Arizona Athletics team physician Donald Porter ’75 ’79 has been treating student-athletes for 32 years. He has celebrated championships and helped student-athletes navigate relationships. He’s seen a lot of sweat and treated dislocated joints and even symptoms of leukemia.
“My very first day on the job, I had a kid come in with a sore throat, pain in his armpits and a fever. Also bleeding gums,” he says. “I was concerned about whether he had something like leukemia. Statistically, it was probably more like mono. Well, the kid actually had leukemia. I thought, ‘Holy cow, this is my first day on the job — I’m diagnosing leukemia.’”
Today, that former student-athlete is a football coach.
Porter says things have certainly changed over nearly five decades of work.
“These kids are under such demands, and it manifests in a lot of psychological things. There are more visits for mental health,” Porter says. “On one level, it’s a good thing: Back in the ’80s and ’90s there was a stigma to seeing a mental health professional. People wouldn’t admit to struggling with anxiety or depression. The NCAA has made a lot of progress in helping remove that stigma.”
Now, Porter and the C.A.T.S. medical team have traveled uncharted territory during the coronavirus pandemic.

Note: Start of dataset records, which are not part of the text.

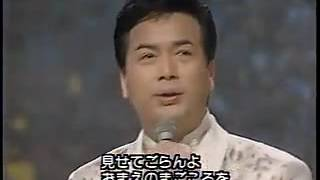 細川たかし 応援歌いきます 1991年红白.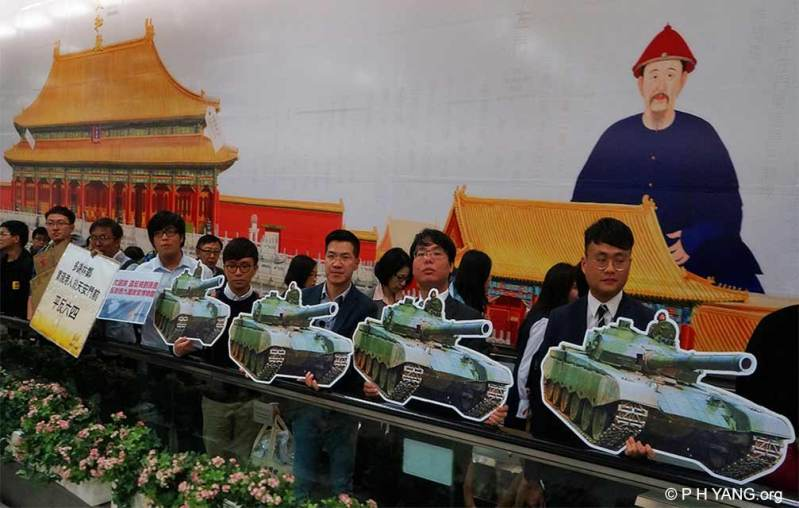 palace museum protest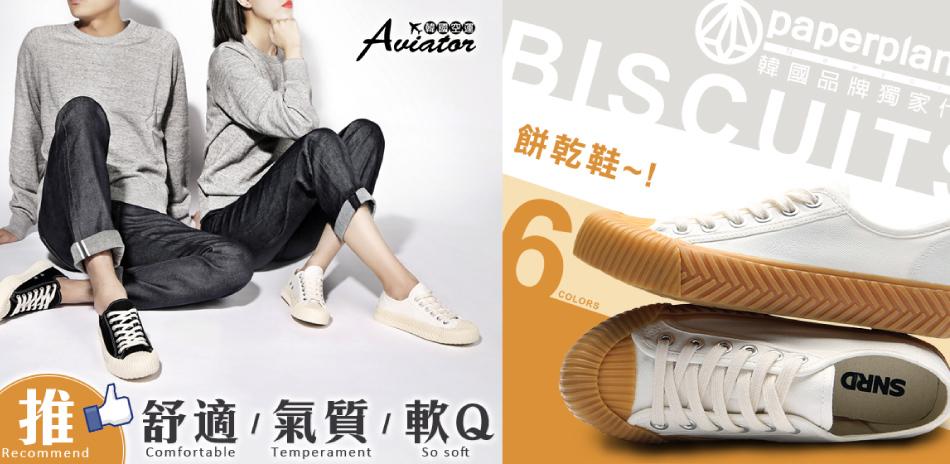 Aviator春夏韓國鞋款全面85折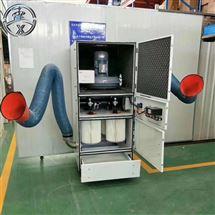 钻机集尘器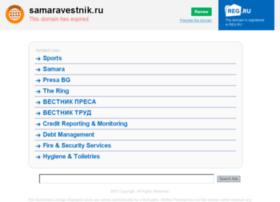 samaravestnik.ru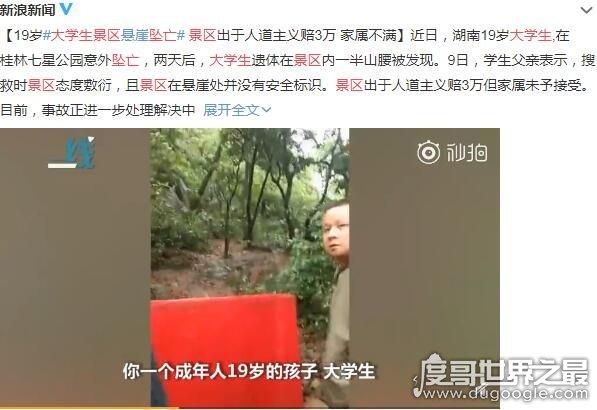 湖南19岁大学生景区坠亡,景区只愿赔3万(警方已介入调查)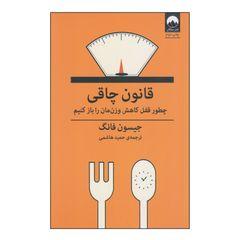 کتاب قانون چاقی اثر جیسون فانگ نشر میلکان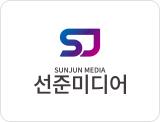 선준미디어 회사 설립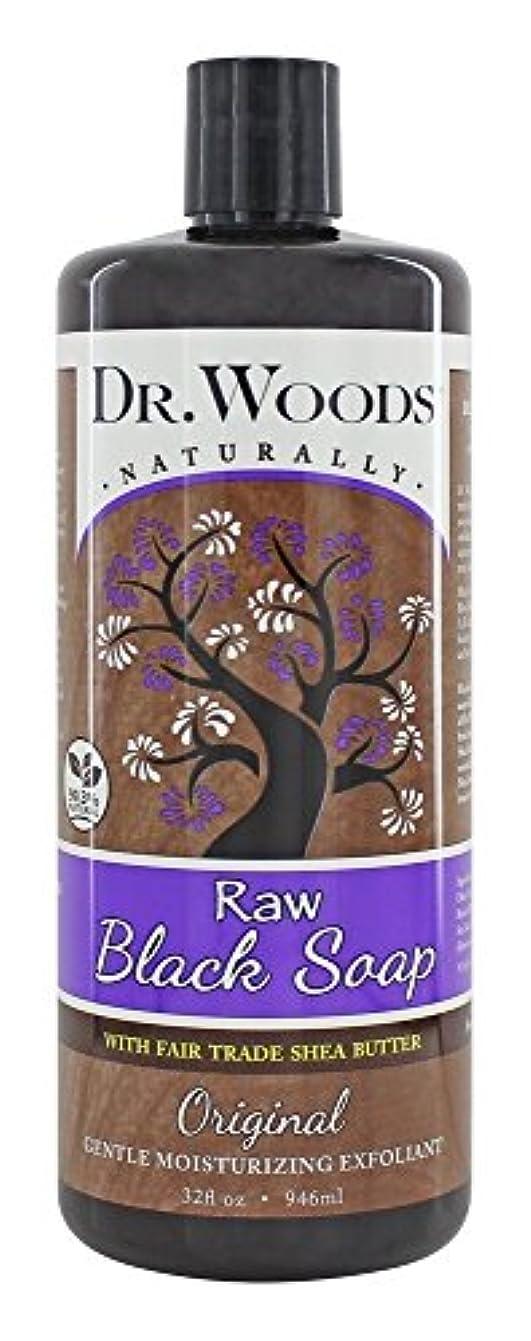 痴漢バウンド頂点Dr. Woods - 公正貿易のシアバターの原物の液体の未加工黒い石鹸 - 32ポンド [並行輸入品]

“With COVID-19, there’s been so much that we don’t know,” Porter says. “We follow CDC guidelines and implement safety protocols. But a lot of things change. Often, we’re telling athletes, coaches, administrators one thing and two or three weeks later, we may be telling them something totally different.”
Long days and little rest have just been part of the job during the pandemic. The medical team’s work has paid off, though. Protocols they implemented have kept student-athletes, coaches and staff safe.
Porter plans to stick around before he heads into retirement. When that day comes, he’ll travel and digitize his eclectic collection of 500 vinyl records. He’ll also continue his life of service.
“When I retire, I’d like to give back. The African American community has been hit hard by COVID-19. There’s a lot of people who are concerned about the vaccine. Many African Americans are skeptical about it, given the Tuskegee experiment and other factors,” he says, referencing the unethical studies from 1932 to 1972 in which Black men were deprived of treatment for syphilis.
He’d also like to be more active in organizations that improve the availability and quality of health care in resource-scarce communities, such as: Doctors Without Borders, Health Volunteers Overseas or The Flying Samaritans.
“I’d like to advocate for people who don’t feel they have the sophistication to deal with the medical system and help narrow that gap to access and impact the medical community’s ability to improve health care delivery.”